===== Material provided =====

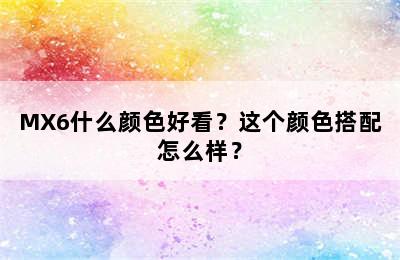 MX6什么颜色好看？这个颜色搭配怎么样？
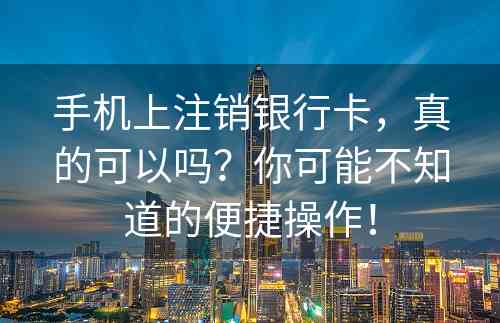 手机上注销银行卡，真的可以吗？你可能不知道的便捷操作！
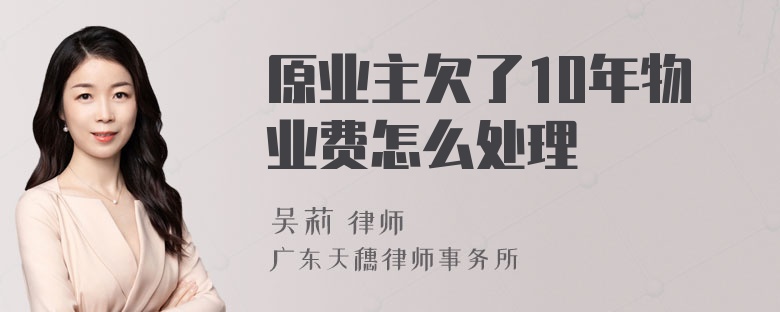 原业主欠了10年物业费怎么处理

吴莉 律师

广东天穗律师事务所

=====
===== Material provided =====

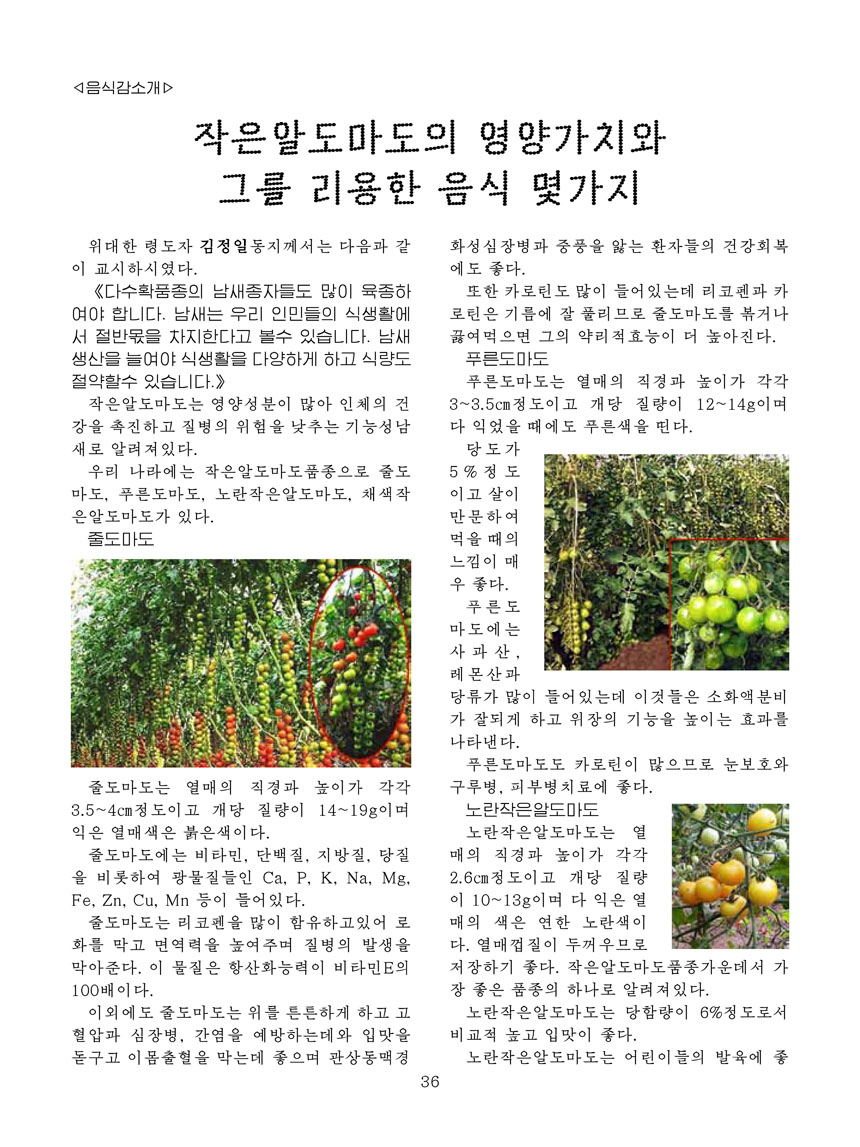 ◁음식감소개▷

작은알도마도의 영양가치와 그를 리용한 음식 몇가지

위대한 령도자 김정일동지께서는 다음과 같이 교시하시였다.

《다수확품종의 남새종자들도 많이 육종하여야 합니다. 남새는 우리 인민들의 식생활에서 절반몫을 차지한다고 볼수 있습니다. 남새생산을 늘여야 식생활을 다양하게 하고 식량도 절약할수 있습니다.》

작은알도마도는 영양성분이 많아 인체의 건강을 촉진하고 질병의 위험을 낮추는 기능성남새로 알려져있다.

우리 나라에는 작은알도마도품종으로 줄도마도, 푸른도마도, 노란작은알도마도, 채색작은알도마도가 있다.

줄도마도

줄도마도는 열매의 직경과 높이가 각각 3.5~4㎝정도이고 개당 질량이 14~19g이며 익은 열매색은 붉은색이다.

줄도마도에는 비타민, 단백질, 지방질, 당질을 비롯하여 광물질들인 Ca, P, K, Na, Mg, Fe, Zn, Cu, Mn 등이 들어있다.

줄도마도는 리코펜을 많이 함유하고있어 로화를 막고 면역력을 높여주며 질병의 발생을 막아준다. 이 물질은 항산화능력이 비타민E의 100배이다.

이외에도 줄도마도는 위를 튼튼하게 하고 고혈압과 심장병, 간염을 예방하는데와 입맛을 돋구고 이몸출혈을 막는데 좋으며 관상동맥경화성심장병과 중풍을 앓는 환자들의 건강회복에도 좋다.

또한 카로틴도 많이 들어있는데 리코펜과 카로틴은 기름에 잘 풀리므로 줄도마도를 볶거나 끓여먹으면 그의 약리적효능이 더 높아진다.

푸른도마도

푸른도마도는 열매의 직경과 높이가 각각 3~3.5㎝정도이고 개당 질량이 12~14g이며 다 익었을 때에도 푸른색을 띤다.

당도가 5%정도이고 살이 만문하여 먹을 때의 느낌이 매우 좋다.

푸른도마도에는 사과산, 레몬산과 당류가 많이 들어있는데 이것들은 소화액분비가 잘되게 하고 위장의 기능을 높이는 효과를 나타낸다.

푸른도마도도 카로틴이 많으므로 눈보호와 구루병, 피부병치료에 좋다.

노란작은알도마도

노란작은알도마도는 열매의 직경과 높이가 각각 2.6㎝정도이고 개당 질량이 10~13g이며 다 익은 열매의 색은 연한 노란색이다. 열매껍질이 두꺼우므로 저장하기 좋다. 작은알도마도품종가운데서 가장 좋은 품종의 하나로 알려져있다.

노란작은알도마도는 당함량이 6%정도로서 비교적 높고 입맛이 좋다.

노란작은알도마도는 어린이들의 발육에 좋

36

=====
===== Material provided =====

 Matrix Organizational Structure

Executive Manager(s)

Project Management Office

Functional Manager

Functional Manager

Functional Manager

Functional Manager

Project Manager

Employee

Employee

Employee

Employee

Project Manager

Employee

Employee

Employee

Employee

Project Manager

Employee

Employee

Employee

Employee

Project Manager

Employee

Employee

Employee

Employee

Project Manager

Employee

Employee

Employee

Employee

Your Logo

=====

- Aim of the task
Retype, in the same exact form, the lines of the material above from the line holding "당도가 5%정도이고 살이 만문하여 먹을 때의 느낌이 매우 좋다." through the line holding "노란작은알도마도는 열매의 직경과".

- Written answer
당도가 5%정도이고 살이 만문하여 먹을 때의 느낌이 매우 좋다.

푸른도마도에는 사과산, 레몬산과 당류가 많이 들어있는데 이것들은 소화액분비가 잘되게 하고 위장의 기능을 높이는 효과를 나타낸다.

푸른도마도도 카로틴이 많으므로 눈보호와 구루병, 피부병치료에 좋다.

노란작은알도마도

노란작은알도마도는 열매의 직경과 높이가 각각 2.6㎝정도이고 개당 질량이 10~13g이며 다 익은 열매의 색은 연한 노란색이다. 열매껍질이 두꺼우므로 저장하기 좋다. 작은알도마도품종가운데서 가장 좋은 품종의 하나로 알려져있다.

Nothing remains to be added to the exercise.